-- EXERCISE INSTRUCTIONS --
The records below are to be retyped in full. Keep every word.

-- PROVIDED RECORDS --

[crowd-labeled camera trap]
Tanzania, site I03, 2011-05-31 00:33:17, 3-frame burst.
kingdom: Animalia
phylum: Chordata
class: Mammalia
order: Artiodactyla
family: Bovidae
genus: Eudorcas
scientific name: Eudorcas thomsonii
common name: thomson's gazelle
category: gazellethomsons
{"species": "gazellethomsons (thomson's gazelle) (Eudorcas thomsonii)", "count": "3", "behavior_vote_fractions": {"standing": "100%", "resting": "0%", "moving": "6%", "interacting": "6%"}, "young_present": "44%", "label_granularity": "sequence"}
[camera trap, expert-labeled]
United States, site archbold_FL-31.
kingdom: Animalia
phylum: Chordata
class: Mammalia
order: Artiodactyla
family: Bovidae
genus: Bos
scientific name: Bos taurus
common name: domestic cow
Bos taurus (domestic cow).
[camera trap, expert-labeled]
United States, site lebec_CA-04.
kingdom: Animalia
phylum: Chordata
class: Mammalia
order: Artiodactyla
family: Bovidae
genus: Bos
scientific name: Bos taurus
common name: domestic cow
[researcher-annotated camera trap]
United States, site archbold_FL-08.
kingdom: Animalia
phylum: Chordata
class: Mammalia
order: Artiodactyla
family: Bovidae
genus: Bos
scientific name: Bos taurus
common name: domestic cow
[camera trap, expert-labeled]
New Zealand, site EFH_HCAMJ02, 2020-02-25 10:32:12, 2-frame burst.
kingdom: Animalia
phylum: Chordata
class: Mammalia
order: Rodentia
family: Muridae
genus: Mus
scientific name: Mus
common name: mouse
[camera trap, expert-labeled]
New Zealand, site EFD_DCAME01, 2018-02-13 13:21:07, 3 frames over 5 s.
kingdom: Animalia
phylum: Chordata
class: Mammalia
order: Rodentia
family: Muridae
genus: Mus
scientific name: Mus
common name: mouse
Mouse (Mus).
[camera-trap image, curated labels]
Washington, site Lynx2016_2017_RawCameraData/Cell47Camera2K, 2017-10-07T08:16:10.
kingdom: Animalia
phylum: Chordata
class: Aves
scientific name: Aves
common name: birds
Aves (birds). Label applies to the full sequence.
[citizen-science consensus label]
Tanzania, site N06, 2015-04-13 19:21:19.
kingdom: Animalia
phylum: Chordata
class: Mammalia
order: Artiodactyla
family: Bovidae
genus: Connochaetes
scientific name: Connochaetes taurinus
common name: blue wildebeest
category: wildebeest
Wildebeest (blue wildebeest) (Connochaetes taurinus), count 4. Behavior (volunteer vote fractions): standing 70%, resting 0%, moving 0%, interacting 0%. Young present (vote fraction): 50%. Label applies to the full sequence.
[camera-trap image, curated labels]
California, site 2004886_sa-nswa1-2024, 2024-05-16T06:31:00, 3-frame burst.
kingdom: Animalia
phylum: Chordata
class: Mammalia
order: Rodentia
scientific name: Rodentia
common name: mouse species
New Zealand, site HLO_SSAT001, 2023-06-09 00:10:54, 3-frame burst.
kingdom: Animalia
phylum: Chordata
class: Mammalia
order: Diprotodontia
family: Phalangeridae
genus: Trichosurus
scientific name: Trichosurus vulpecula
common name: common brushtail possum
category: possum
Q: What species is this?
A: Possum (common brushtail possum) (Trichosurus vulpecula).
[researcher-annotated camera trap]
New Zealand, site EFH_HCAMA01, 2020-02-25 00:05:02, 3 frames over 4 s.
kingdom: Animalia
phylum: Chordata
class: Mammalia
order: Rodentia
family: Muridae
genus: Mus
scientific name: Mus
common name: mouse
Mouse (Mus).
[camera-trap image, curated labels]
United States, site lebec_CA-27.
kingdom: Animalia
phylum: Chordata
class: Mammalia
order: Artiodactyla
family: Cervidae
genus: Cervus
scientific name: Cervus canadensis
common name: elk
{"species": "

-- EXERCISE SOLUTION --
[crowd-labeled camera trap]
Tanzania, site I03, 2011-05-31 00:33:17, 3-frame burst.
kingdom: Animalia
phylum: Chordata
class: Mammalia
order: Artiodactyla
family: Bovidae
genus: Eudorcas
scientific name: Eudorcas thomsonii
common name: thomson's gazelle
category: gazellethomsons
{"species": "gazellethomsons (thomson's gazelle) (Eudorcas thomsonii)", "count": "3", "behavior_vote_fractions": {"standing": "100%", "resting": "0%", "moving": "6%", "interacting": "6%"}, "young_present": "44%", "label_granularity": "sequence"}
[camera trap, expert-labeled]
United States, site archbold_FL-31.
kingdom: Animalia
phylum: Chordata
class: Mammalia
order: Artiodactyla
family: Bovidae
genus: Bos
scientific name: Bos taurus
common name: domestic cow
Bos taurus (domestic cow).
[camera trap, expert-labeled]
United States, site lebec_CA-04.
kingdom: Animalia
phylum: Chordata
class: Mammalia
order: Artiodactyla
family: Bovidae
genus: Bos
scientific name: Bos taurus
common name: domestic cow
[researcher-annotated camera trap]
United States, site archbold_FL-08.
kingdom: Animalia
phylum: Chordata
class: Mammalia
order: Artiodactyla
family: Bovidae
genus: Bos
scientific name: Bos taurus
common name: domestic cow
[camera trap, expert-labeled]
New Zealand, site EFH_HCAMJ02, 2020-02-25 10:32:12, 2-frame burst.
kingdom: Animalia
phylum: Chordata
class: Mammalia
order: Rodentia
family: Muridae
genus: Mus
scientific name: Mus
common name: mouse
[camera trap, expert-labeled]
New Zealand, site EFD_DCAME01, 2018-02-13 13:21:07, 3 frames over 5 s.
kingdom: Animalia
phylum: Chordata
class: Mammalia
order: Rodentia
family: Muridae
genus: Mus
scientific name: Mus
common name: mouse
Mouse (Mus).
[camera-trap image, curated labels]
Washington, site Lynx2016_2017_RawCameraData/Cell47Camera2K, 2017-10-07T08:16:10.
kingdom: Animalia
phylum: Chordata
class: Aves
scientific name: Aves
common name: birds
Aves (birds). Label applies to the full sequence.
[citizen-science consensus label]
Tanzania, site N06, 2015-04-13 19:21:19.
kingdom: Animalia
phylum: Chordata
class: Mammalia
order: Artiodactyla
family: Bovidae
genus: Connochaetes
scientific name: Connochaetes taurinus
common name: blue wildebeest
category: wildebeest
Wildebeest (blue wildebeest) (Connochaetes taurinus), count 4. Behavior (volunteer vote fractions): standing 70%, resting 0%, moving 0%, interacting 0%. Young present (vote fraction): 50%. Label applies to the full sequence.
[camera-trap image, curated labels]
California, site 2004886_sa-nswa1-2024, 2024-05-16T06:31:00, 3-frame burst.
kingdom: Animalia
phylum: Chordata
class: Mammalia
order: Rodentia
scientific name: Rodentia
common name: mouse species
New Zealand, site HLO_SSAT001, 2023-06-09 00:10:54, 3-frame burst.
kingdom: Animalia
phylum: Chordata
class: Mammalia
order: Diprotodontia
family: Phalangeridae
genus: Trichosurus
scientific name: Trichosurus vulpecula
common name: common brushtail possum
category: possum
Q: What species is this?
A: Possum (common brushtail possum) (Trichosurus vulpecula).
[researcher-annotated camera trap]
New Zealand, site EFH_HCAMA01, 2020-02-25 00:05:02, 3 frames over 4 s.
kingdom: Animalia
phylum: Chordata
class: Mammalia
order: Rodentia
family: Muridae
genus: Mus
scientific name: Mus
common name: mouse
Mouse (Mus).
[camera-trap image, curated labels]
United States, site lebec_CA-27.
kingdom: Animalia
phylum: Chordata
class: Mammalia
order: Artiodactyla
family: Cervidae
genus: Cervus
scientific name: Cervus canadensis
common name: elk
{"species": "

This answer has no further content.